Pourquoi en est-on là et comment pourrait-on en sortir ?
On en est là et on n’en sort pas, parce qu’aucun des gouvernements qui se sont succédé depuis vingt ans n’a voulu tirer les conséquences de la prétendue modernisation du service public relevant des grandes entreprises publiques qui a été imposée au pays.
Dans sa forme antérieure aux années quatre-vingt-dix, le service public, c’est l’ensemble des services que la République doit à ses citoyens, non pour leur confort, mais pour leur permettre d’exercer réellement leur citoyenneté. Une République « indivisible » et « sociale », selon les termes de l’article 1er de la Constitution, leur doit un service équivalent. Assurer le service public sur l’ensemble du territoire, fût-ce selon des modalités différentes, est donc une obligation politique de la puissance publique, financée directement par les budgets de l’État, des collectivités locales et des organismes sociaux, et indirectement par les ressources que les grandes entreprises publiques tirent de leur monopole.
Avec l’Europe du marché unique et de la « concurrence libre et non faussée », le paysage change totalement. C’est au marché qu’il appartient désormais de produire et de distribuer les services. Le service public « ancienne manière » ne subsiste qu’à titre de concession – temporaire – à l’histoire et à l’archaïsme – exception culturelle, obligations d’un État unitaire, et j’en passe.
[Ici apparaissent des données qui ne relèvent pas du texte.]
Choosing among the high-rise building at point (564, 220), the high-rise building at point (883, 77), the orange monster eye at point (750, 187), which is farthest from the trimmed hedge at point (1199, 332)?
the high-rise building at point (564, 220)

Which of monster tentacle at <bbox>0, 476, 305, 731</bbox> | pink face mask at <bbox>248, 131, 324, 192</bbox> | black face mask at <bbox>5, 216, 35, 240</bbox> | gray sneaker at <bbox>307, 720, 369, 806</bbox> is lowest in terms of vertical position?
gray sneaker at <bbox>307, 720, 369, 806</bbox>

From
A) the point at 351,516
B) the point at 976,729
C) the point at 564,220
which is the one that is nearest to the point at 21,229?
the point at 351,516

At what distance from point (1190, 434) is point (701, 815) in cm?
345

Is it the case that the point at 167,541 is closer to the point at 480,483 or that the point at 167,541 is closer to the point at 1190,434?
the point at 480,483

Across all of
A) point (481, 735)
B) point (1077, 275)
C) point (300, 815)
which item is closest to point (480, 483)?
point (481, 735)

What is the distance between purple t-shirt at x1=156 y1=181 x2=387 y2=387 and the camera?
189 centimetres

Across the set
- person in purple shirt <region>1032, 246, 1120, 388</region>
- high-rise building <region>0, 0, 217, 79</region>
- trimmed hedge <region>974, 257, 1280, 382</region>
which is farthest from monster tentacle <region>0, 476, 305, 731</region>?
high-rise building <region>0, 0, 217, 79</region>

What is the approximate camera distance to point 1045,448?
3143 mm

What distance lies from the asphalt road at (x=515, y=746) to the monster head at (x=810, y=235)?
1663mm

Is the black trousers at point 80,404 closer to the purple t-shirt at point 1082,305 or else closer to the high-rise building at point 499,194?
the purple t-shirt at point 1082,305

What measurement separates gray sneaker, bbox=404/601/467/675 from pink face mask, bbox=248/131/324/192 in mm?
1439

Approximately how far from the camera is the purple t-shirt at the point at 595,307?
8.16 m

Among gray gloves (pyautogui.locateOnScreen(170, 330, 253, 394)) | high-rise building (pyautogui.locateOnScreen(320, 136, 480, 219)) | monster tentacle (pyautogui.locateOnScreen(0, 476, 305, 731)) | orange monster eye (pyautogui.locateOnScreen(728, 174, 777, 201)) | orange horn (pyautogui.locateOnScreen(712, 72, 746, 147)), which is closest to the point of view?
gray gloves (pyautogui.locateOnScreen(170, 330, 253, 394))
Ces services peuvent continuer à être financés sur fonds publics, mais avec des budgets d’État qui sont de plus en plus réduits.
Autre concession à l’archaïsme : les « services d’intérêt général » ou les « services universels », selon la terminologie. Avec eux, le déploiement volontariste de services dans le secteur concurrentiel, mais délaissés par le marché, devient licite.
Au prix de quelques acrobaties sémantiques, d’un peu de créativité budgétaire et d’ingénierie financière, il est possible de financer les services indispensables dans les secteurs où le seul jeu du marché ne suffit pas. La solution passe par des fonds de compensation alimentés par l’ensemble des acteurs du marché concernés, pour les « services d’intérêt général » ou les « services universels », et des fonds de péréquation publics, pour les services du même nom, assurés par des agents dont l’essentiel de l’activité se déploie dans le secteur concurrentiel.
Par rapport au passé, cette modernisation est une usine à gaz, d’où le peu d’entrain à la construire et plus encore à la financer. Mais, et c’est là la question centrale, comment faire autrement, pour vraiment sortir de l’impasse et de la guérilla actuelle, sinon en créant ces fonds et en les alimentant ?
Ce que l’on attend du Gouvernement, c’est une réponse claire à cette question : veut-il mettre en place un système de financement pérenne des services publics en milieu rural ? Si oui, il doit, pour ceux qui relèvent de sa seule responsabilité, en tirer les conséquences budgétaires. Je pense à l’éducation nationale, par exemple.
Pour les services assurés par les acteurs du marché concurrentiel, il lui faut chiffrer le « surcoût » du service public mis à leur charge et en prévoir le financement. Nous en sommes loin, même là où ce serait le plus simple, comme avec La Poste, qui me servira d’exemple.
Les estimations du « surcoût » du service public de la seule présence postale territoriale oscillent, tenez-vous bien, entre 70 et 700 millions d’euros !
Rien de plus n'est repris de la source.